Good Boy is a 2005 Indian Telugu-language romantic drama film directed by G. Nageswara Reddy and starring Rohit and Navneet Kaur with L. B. Sriram and Rajyalakshmi in supporting roles. The film was released to mixed-to-negative reviews.

== Production ==
This film marks the fourth collaboration between G. Nageswara Reddy and Rohit after 6 Teens (2001), Girl Friend (2002), and Nenu Seetamahalakshmi (2003). Filming began on 15 April 2003 at the Telangana State Police Academy (formerly known as Andhra Pradesh Police Academy).
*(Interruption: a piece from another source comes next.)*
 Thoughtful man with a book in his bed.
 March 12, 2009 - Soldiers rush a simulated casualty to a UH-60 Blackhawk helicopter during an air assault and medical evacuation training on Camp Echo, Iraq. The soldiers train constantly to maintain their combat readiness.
A song was shot at Ramoji Film City on 13 July 2005. The dialogue portions of the film were completed as of 14 July 2005. The song "Tholisari Tholakarila" was shot at a village situated at ICRISAT, Mumbai.

== Soundtrack ==
The music was composed by Vandemataram Srinivas. The songs were released under the Madhura Audio label.

Track listing
| No. | Title | Singer(s) | Length |
|---|---|---|---|
| 1. | "Ello Maruthi" | Chakri, Ganga | 5:02 |
| 2. | "Namo Namo Venkatesha" | Udit Narayan, Usha | 4:56 |
| 3. | "Manaspoortyga" | R. P. Patnaik, Usha | 5:48 |
| 4. | "Preminchavepilla" | Mallikarjun, Usha | 5:41 |
| 5. | "Tholisari Tholakarila" | P. Unnikrishnan, M. M. Srilekha | 5:13 |
| 6. | "Malle Mogga" | Ravi Verma, Kousalya | 5:14 |
| Total length: |  |  | 31:54 |

== Release and reception ==
The film was initially scheduled to release in mid-July.

Jeevi of Idlebrain.com rated the film three out of five and wrote that "The entertainment value this film provides can compensate the fallibility in the second half. On a whole, this film is passable".